Brand P L, Duiverman E J, Postma D S, Waalkens H J, Kerrebijn K F, van Essen-Zandvliet E E
Dept of Paediatric Pulmonology, Beatrix Children's Hospital, Groningen, The Netherlands.
Eur Respir J. 1997 Jun;10(6):1242-7. doi: 10.1183/09031936.97.10061242.
Although home recording of peak expiratory flow (PEF) is considered useful in managing asthma, little is known about the relationship of PEF variation to other indicators of disease activity. We examined the relationship of PEF variation, expressed in various ways, to symptoms, atopy, level of lung function, and airways hyperresponsiveness in schoolchildren with asthma. One hundred and two asthmatic children (aged 7-14 yrs) recorded symptoms and PEF (twice daily) in a diary for 2 weeks after withdrawal of all anti-inflammatory maintenance medication. PEF variation was expressed as amplitude % mean, as standard deviation and coefficient of variation of all recordings, and as low % best (lowest PEF as percentage of the highest of all values). Atopy and level of forced expiratory volume in one second (FEV1) % predicted were not significantly related to PEF variation. The provocative dose of histamine causing a 20% fall in FEV1 (PD20) and symptom scores were significantly, but weakly, related to PEF variation. The index, low % best, proved easy to calculate and effective in identifying a short-term episode of reduced PEF. We conclude that peak expiratory flow variation in children with stable, moderately severe asthma is significantly, but weakly, related to symptoms and airways hyperresponsiveness. These three phenomena, therefore, all provide different information on the actual disease state. Expressing peak expiratory flow variation as low % best is easy to perform and appears to be clinically relevant.

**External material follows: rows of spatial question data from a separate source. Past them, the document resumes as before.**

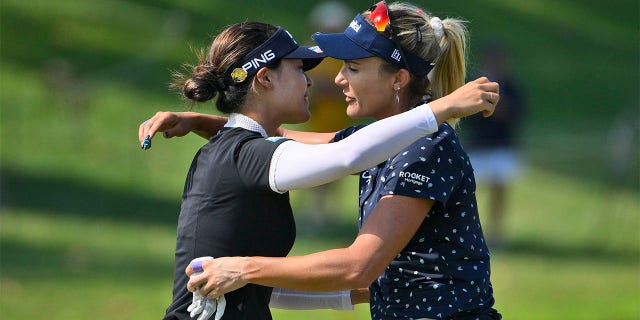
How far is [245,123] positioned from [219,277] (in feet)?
1.88

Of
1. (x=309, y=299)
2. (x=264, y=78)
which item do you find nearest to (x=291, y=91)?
(x=264, y=78)

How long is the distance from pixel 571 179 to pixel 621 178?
67 cm

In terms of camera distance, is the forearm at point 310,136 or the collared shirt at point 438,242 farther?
the forearm at point 310,136

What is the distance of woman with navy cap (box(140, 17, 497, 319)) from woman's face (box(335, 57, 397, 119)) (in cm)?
16

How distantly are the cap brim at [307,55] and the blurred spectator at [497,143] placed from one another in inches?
261

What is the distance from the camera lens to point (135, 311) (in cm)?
896

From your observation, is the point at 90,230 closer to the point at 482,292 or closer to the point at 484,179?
the point at 484,179

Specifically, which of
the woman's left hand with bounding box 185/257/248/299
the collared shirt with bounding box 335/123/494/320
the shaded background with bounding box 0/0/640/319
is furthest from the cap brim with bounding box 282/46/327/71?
the shaded background with bounding box 0/0/640/319

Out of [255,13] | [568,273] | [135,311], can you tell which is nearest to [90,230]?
[135,311]

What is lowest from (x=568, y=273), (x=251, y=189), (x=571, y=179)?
(x=568, y=273)

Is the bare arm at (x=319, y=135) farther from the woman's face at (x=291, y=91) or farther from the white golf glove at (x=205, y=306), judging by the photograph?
the white golf glove at (x=205, y=306)

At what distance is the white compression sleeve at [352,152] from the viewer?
3.66 m

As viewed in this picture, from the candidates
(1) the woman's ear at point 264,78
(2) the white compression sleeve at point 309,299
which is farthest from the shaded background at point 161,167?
(1) the woman's ear at point 264,78

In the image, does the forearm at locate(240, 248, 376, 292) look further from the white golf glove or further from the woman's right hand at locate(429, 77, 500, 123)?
the woman's right hand at locate(429, 77, 500, 123)
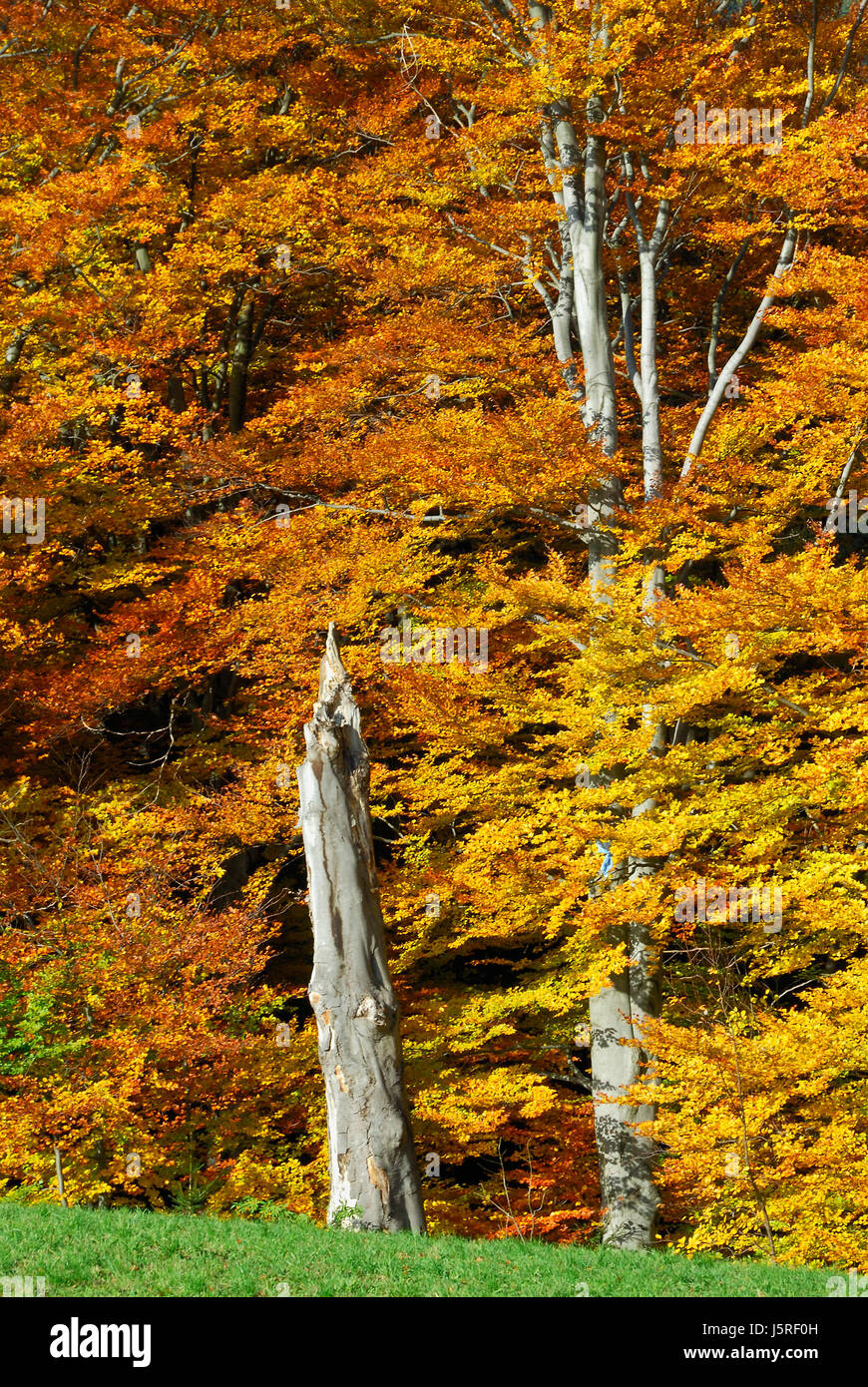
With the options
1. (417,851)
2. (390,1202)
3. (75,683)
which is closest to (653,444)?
(417,851)

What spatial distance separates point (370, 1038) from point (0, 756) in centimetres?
916

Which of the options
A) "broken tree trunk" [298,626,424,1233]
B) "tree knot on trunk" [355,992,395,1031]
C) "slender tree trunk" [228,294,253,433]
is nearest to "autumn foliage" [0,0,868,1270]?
"slender tree trunk" [228,294,253,433]

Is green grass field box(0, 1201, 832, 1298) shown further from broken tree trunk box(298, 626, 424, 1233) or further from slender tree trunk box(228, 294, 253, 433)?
slender tree trunk box(228, 294, 253, 433)

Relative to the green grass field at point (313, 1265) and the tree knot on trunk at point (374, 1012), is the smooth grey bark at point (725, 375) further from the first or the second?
the green grass field at point (313, 1265)

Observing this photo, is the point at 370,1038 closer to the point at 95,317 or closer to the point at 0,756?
the point at 0,756

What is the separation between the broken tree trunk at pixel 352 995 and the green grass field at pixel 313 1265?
1.25 m

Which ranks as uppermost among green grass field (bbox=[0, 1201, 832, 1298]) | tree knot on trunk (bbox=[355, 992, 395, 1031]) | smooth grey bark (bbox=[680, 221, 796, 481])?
smooth grey bark (bbox=[680, 221, 796, 481])

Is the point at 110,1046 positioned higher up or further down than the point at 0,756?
further down

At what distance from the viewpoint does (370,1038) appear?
941 centimetres

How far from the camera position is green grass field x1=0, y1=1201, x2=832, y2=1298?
19.9 feet

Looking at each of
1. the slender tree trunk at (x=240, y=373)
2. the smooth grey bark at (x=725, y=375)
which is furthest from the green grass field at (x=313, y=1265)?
the slender tree trunk at (x=240, y=373)

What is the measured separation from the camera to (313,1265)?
654 centimetres

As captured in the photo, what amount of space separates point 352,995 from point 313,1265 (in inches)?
118

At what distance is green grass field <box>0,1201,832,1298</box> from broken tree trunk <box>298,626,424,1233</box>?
4.09 feet
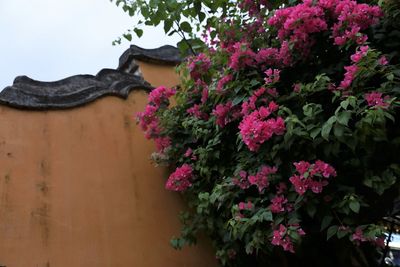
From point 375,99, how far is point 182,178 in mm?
1544

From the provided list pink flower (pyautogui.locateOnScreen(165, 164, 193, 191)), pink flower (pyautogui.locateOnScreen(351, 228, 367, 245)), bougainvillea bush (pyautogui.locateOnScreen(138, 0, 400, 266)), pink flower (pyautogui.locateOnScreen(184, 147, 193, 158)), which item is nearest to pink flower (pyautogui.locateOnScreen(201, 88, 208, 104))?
bougainvillea bush (pyautogui.locateOnScreen(138, 0, 400, 266))

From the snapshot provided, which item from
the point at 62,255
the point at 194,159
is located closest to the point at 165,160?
the point at 194,159

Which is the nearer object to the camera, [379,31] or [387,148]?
[387,148]

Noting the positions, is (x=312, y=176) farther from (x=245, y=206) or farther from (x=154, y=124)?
(x=154, y=124)

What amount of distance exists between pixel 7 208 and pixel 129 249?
88 centimetres

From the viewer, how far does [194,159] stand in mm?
3773

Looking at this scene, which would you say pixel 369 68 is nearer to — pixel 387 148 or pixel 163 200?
pixel 387 148

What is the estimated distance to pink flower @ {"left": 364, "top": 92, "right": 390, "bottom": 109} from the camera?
8.55 feet

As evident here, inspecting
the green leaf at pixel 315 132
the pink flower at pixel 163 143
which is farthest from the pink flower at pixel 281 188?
the pink flower at pixel 163 143

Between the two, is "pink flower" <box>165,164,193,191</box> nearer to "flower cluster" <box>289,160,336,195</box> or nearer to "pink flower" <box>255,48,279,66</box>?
"pink flower" <box>255,48,279,66</box>

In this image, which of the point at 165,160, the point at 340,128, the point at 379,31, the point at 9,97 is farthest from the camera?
the point at 165,160

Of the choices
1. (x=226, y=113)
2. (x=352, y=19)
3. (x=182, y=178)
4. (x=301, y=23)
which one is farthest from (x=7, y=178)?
(x=352, y=19)

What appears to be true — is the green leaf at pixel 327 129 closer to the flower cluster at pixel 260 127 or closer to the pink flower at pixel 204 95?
the flower cluster at pixel 260 127

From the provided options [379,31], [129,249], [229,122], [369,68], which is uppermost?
[379,31]
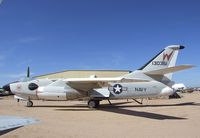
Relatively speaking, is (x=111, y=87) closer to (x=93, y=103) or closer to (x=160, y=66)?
(x=93, y=103)

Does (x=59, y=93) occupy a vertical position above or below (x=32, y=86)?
below

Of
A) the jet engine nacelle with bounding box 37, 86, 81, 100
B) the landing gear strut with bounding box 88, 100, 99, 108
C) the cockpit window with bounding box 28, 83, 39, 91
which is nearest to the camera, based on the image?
the jet engine nacelle with bounding box 37, 86, 81, 100

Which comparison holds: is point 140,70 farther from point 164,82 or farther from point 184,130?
point 184,130

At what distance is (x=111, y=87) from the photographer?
2219 cm

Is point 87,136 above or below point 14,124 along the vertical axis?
below

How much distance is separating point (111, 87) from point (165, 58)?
4.78 meters

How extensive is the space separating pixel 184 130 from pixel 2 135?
238 inches

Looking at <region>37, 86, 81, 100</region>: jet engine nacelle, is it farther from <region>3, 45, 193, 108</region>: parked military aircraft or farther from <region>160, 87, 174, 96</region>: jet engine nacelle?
<region>160, 87, 174, 96</region>: jet engine nacelle

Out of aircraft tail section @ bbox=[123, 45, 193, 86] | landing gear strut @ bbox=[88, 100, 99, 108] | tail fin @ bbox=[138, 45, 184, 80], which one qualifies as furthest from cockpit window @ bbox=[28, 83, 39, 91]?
tail fin @ bbox=[138, 45, 184, 80]

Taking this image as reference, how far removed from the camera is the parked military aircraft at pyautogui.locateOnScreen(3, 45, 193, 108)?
20875 millimetres

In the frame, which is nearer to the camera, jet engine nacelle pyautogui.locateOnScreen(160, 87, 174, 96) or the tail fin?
jet engine nacelle pyautogui.locateOnScreen(160, 87, 174, 96)

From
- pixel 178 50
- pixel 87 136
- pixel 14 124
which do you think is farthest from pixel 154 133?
pixel 178 50

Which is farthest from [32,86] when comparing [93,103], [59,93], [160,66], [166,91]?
[166,91]

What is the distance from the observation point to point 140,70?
21125mm
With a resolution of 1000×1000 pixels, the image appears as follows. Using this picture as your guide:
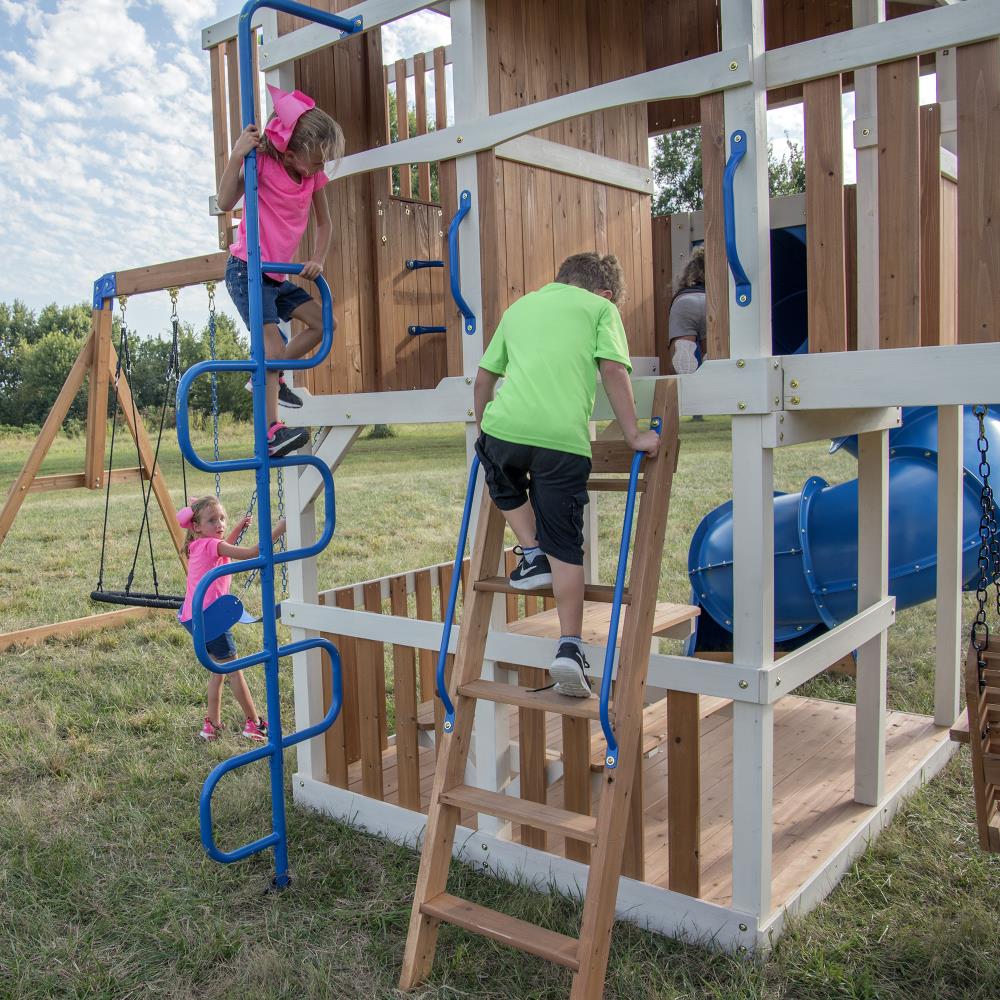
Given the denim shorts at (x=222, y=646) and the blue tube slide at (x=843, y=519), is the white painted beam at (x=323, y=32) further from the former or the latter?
the denim shorts at (x=222, y=646)

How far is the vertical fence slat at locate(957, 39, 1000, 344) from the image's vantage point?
9.61ft

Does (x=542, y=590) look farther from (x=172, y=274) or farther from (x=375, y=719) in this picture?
(x=172, y=274)

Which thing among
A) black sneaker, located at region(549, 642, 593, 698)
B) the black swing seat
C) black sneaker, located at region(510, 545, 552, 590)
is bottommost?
the black swing seat

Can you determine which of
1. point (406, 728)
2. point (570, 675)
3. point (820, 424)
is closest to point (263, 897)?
point (406, 728)

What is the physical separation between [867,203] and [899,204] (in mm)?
785

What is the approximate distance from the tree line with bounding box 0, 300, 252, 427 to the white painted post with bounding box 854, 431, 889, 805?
14620mm

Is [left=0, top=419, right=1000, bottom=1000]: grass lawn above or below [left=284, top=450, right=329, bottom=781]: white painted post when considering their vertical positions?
below

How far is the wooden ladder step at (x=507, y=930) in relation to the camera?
2.96 metres

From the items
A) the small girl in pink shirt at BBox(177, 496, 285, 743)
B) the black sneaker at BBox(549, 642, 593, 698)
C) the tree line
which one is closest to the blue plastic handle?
the black sneaker at BBox(549, 642, 593, 698)

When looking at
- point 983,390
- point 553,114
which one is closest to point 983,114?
point 983,390

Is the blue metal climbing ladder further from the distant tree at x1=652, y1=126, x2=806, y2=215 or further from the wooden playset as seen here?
the distant tree at x1=652, y1=126, x2=806, y2=215

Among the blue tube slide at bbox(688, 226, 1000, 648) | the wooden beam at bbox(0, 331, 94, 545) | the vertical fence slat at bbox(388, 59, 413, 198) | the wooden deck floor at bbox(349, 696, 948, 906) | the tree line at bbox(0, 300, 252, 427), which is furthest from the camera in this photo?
the tree line at bbox(0, 300, 252, 427)

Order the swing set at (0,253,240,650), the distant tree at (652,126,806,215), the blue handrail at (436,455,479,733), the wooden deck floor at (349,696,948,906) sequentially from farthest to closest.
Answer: the distant tree at (652,126,806,215) → the swing set at (0,253,240,650) → the wooden deck floor at (349,696,948,906) → the blue handrail at (436,455,479,733)

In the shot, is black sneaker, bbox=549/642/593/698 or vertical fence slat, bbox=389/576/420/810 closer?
black sneaker, bbox=549/642/593/698
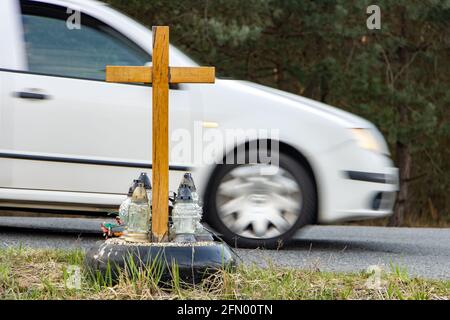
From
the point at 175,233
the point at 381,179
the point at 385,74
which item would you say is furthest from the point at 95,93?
the point at 385,74

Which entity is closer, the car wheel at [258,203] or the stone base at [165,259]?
the stone base at [165,259]

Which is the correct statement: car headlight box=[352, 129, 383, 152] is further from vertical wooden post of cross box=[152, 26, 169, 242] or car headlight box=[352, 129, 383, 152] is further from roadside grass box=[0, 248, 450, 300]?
vertical wooden post of cross box=[152, 26, 169, 242]

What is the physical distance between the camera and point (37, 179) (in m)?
7.00

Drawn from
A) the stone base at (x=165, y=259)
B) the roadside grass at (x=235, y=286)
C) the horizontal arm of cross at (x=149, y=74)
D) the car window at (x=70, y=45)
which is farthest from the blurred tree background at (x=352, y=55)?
the stone base at (x=165, y=259)

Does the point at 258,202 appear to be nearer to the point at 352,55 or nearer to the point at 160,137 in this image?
the point at 160,137

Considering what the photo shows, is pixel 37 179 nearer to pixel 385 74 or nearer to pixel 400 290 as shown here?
pixel 400 290

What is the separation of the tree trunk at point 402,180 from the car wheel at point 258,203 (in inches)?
387

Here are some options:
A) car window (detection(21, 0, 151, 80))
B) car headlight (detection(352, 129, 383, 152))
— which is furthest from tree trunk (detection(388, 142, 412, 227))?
car window (detection(21, 0, 151, 80))

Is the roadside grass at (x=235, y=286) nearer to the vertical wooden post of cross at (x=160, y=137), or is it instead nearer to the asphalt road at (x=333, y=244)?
the vertical wooden post of cross at (x=160, y=137)

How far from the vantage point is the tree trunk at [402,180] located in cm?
1666

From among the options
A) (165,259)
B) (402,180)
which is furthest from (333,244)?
(402,180)

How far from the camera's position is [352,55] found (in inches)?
651

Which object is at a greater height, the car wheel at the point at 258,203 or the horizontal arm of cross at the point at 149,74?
the horizontal arm of cross at the point at 149,74

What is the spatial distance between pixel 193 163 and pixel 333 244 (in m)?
1.60
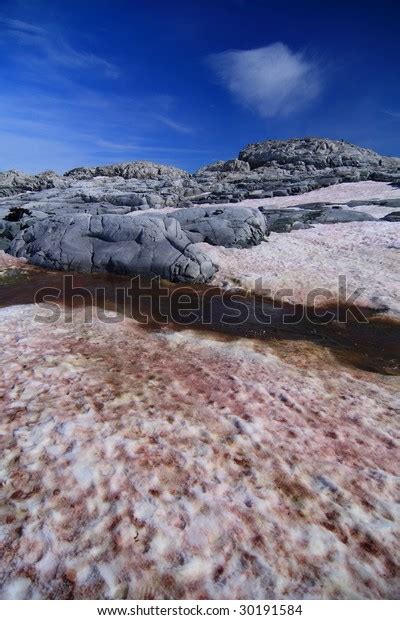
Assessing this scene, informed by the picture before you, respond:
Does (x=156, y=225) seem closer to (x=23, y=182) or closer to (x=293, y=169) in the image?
(x=293, y=169)

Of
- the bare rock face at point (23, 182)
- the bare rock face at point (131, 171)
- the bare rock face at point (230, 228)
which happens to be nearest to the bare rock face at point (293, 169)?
the bare rock face at point (131, 171)

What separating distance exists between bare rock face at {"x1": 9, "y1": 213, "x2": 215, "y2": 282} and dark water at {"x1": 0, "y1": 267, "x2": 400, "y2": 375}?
3.34 feet

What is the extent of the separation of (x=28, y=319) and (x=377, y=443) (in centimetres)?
984

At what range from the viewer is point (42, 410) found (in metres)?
6.40

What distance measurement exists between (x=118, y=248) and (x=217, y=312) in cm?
859

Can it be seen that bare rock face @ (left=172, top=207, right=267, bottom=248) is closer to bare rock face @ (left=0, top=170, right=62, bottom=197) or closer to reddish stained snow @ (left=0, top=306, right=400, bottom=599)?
reddish stained snow @ (left=0, top=306, right=400, bottom=599)

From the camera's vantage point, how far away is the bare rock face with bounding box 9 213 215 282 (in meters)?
19.1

尽管呼气峰值流速(PEF)的家庭记录被认为对哮喘管理有用,但关于PEF变化与疾病活动其他指标之间的关系却知之甚少。我们研究了以各种方式表示的PEF变化与哮喘学龄儿童的症状、特应性、肺功能水平和气道高反应性之间的关系。102名哮喘儿童(7 - 14岁)在停用所有抗炎维持药物后,在日记中记录症状和PEF(每日两次),持续2周。PEF变化表示为平均振幅百分比、所有记录的标准差和变异系数,以及最低值占最佳值的百分比(最低PEF占所有值中最高值的百分比)。特应性和一秒用力呼气容积(FEV1)预计值水平与PEF变化无显著相关性。引起FEV1下降20%的组胺激发剂量(PD20)和症状评分与PEF变化显著但微弱相关。最低值占最佳值的百分比这一指标被证明易于计算,且在识别PEF降低的短期发作方面有效。我们得出结论,稳定的中度重度哮喘儿童的呼气峰值流速变化与症状和气道高反应性显著但微弱相关。因此,这三种现象都提供了关于实际疾病状态的不同信息。将呼气峰值流速变化表示为最低值占最佳值的百分比易于操作,且似乎具有临床相关性。